[Corpora-List] Natural Language Processing for MediaWiki: First major release of the Semantic Assistants Wiki-NLP Integration
René Witte
witte at semanticsoftware.info
Fri Dec 21 14:25:38 UTC 2012
Natural Language Processing for MediaWiki:
First major release of the Semantic Assistants Wiki-NLP Integration
[for an online version including pictures and references, please go to:
http://www.semanticsoftware.info/first-open-source-release-semantic-assistants-wiki-nlp]
We are happy to announce the first major release of our Semantic Assistants
Wiki-NLP integration. This is the first comprehensive open source solution
for bringing Natural Language Processing (NLP) to wiki users, in particular
for wikis based on the well-known MediaWiki engine and its Semantic MediaWiki
(SMW) extension. It can run any NLP pipeline deployed in the General
Architecture for Text Engineering (GATE), brokered as web services through
the Semantic Assistants server. This allows you to bring novel text mining
assistants to wiki users, e.g., for automatically structuring wiki pages,
answering questions in natural language, quality assurance, entity detection,
summarization, among others. The results of the NLP analysis are written back
to the wiki, allowing humans and AI to work collaboratively on wiki content.

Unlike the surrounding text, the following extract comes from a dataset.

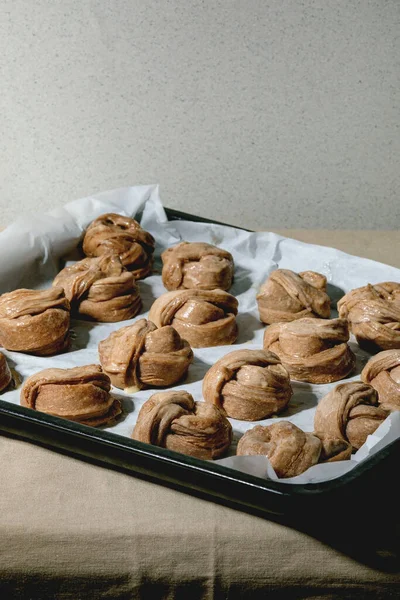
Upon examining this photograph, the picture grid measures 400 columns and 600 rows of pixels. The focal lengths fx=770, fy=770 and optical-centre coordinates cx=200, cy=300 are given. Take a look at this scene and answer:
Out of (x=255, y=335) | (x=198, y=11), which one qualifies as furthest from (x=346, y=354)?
(x=198, y=11)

Additionally, semantic markup understood by the SMW extension can be
automatically generated from NLP output, providing semantic search and query
functionalities.
Features
=======
The current release includes the following features:
o Light-weight MediaWiki Extension:
The Wiki-NLP integration is introduced to an existing MediaWiki engine through
installing a light-weight extension. Without requiring modifications on the
wiki engine, the extension adds a link to the wiki toolbox menu through which
users can load the Wiki-NLP interface. Using this interface, users can then
inquire about and invoke NLP services through the dynamically generated
Wiki-NLP interface within the wiki environment. Therefore, no context
switching is needed by the wiki users in order to use the NLP services.

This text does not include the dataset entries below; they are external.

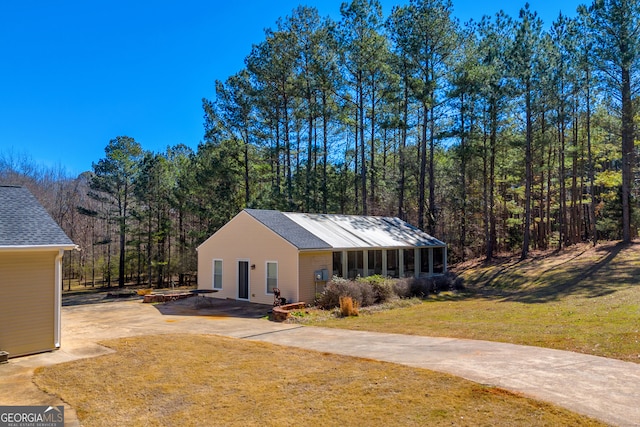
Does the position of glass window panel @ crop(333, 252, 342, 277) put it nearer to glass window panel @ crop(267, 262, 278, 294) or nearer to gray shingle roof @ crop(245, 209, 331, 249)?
gray shingle roof @ crop(245, 209, 331, 249)

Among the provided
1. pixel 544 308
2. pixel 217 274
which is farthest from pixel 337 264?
pixel 544 308

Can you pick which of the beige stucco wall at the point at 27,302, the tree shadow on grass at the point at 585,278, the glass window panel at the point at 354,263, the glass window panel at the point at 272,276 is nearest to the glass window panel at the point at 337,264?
the glass window panel at the point at 354,263

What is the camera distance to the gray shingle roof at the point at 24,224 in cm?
886

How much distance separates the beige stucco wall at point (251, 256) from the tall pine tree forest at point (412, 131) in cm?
758

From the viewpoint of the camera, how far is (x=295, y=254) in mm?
15969

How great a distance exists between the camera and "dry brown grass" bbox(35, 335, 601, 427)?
→ 5.05m

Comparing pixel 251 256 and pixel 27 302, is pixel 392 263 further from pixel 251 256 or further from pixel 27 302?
pixel 27 302

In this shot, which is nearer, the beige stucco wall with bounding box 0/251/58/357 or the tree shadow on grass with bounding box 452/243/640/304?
the beige stucco wall with bounding box 0/251/58/357

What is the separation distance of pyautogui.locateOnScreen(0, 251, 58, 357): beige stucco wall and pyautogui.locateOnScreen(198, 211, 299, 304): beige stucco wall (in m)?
8.33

o NLP Pipeline Independent Architecture:
The Wiki-NLP integration is backed by the Semantic Assistants server, which
provides a service-oriented solution to offer NLP capabilities in a wiki
system. Therefore, any NLP service available in a given Semantic Assistants
server can be invoked through the Wiki-NLP integration on a wiki's content.
o Flexible Wiki Input Handling:
At times, a user's information need is scattered across multiple pages in the
wiki. To address this problem, our Wiki-NLP integration allows wiki users to
collect one or multiple pages of the wiki in a so-called "collection" and run
an NLP service on the collected pages at once. This feature allows
batch-processing of wiki pages, as well as gathering multiple input pages for
pipelines analyzing multi-documents.
o Flexible NLP Result Handling:
The Wiki-NLP integration is also flexible in terms of where the NLP pipelines'
output can be written. Upon a user's request, the pipeline results can be
appended to an existing page body or its associated discussion page, create a
new page, as well as writing to a wiki page in an external wiki, provided
that it is supported by the Wiki-NLP integration architecture. Based on the
type of results generated by the NLP pipeline, e.g., annotations or new
files, the Wiki-NLP integration offers a simple template-based visualization
capability that can be easily customized. Upon each successful NLP service
execution, the Wiki-NLP integration automatically updates the existing
results on the specified wiki page, where applicable.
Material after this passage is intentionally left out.